Vücudumuzda üretilmeyen tek temel mineral, magnezyumdur. Tek kaynağı da topraktır. Toprağımızın zaman içerisinde mineraller açısından fakirleştiğini düşünürsek, vücutta yeteri kadar magnezyum var mı diye bir soru sorabiliriz.
Magnezyum, 300 den fazla enzim işlevi için gerekli olan bir mineraldir. Vücuttaki magnezyumun sadece binde üçü kanda bulunur. Vücudun diğer dokularında da, özellikle kaslarda %27, kemiklerde de %52 oranında bulunur. Uyku problemleri ve kasılmaların en büyük nedeni de magnezyum yetersizliğidir. Magnezyum eksikliğinde; D vitamini etkisini gösteremeyeceği için, kalsiyumun kemiklerde yeterince işlenememesi ve buna bağlı olarak kemik erimesi görülür. Magnezyum, beyinde duygu durum bozukluğunun düzenlenmesi açısından da çok önemlidir. Migren, baş ağrısı, regl döneminde görülen migren atakları, anksiyete ve uyku bozukluğunda etkili bir mineraldir. Magnezyum, kasların gevşemesine, kan damarlarında relaksasyon etkisi yaratarak, hipertansiyon tedavisinde destekleyici olarak rol oynar. Ayrıca kabızlıkta da etkilidir.
Magnezyum, kadınlar için de çok önemli bir mineraldir. Kemiklerin güçlenmesi, adet sancılarının azalması, gebelik dönemindeki krampların önlenmesi ve gebeliğe bağlı şeker hastalığı ile hipertansiyonun önlenmesinde de destekleyicidir. Magnezyum, kas için gerekli olan ATP enerjisinin üretiminde görevli enzimlerin çalışması için de gereklidir. Kaslarda güçsüzlük, yorgunluk ve bitkinlik oluşmasını önler. Çağımızın hastalığı olan fibromiyalji; yaygın ağrı, hafıza güçlüğü, yorgunluk, uyku problemleri, anksiyete ve baş ağrısı belirtilerinin eşlik ettiği bir sendromdur. Burada da magnezyumun olumlu etkilerini görüyoruz.
Magnezyum, insülin direnci ve şeker hastalığının önlenmesinde de çok önemli bir rol oynar.

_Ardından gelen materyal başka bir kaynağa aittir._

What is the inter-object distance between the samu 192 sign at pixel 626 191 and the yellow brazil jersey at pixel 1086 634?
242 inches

Günlük magnezyum ihtiyacı, 320-420 miligram arasında değişir. Özellikle yeşil yapraklı sebzeler, kuru yemişler, baklagiller, deniz ürünleri, bitter çikolatada bulunur. Ayrıca, besin destek amaçlı olarak da alınabilir. Bazı ilaçların yan etkileri sonucu magnezyum eksikliği görülebildiği gibi, aşırı alkol tüketimi ve şeker hastalığı da magnezyum eksikliğine yol açar. Şeker ve kafein gibi besinlerin çokça tüketimi, asitli içecekler, işlenmiş gıdaların tüketimi de, magnezyum eksikliğinde rol oynar. Özellikle yaşlılarda magnezyum eksikliğini daha sık görmekteyiz. Görüldüğü gibi magnezyum, hayati fonksiyonların düzenlenmesinde önemli bir mineraldir. Belirli aralıklarla magnezyum değerlerimize baktırmayı ihmal etmeyelim.
Hangi hastalıkta, hangi magnezyum formunu kullanalım?
Beyin kaynaklı etkiler (uyku, migren, anksiyete) için, n-asetil taurinat; hem beyin hem de kas etkisi için, bisglisinat formu kullanılabilir. Enerji için magnezyumun malat formu ile kaslarda enerji artışı ve kas güçlendirici etki gözlemlenir. Bu magnezyum formu, enerji artışı sağladığı için sabah, diğer formları da akşam almak gerekir.
Hepinize sağlıklı, güzelliklerle dolu yeni bir yıl dilerim.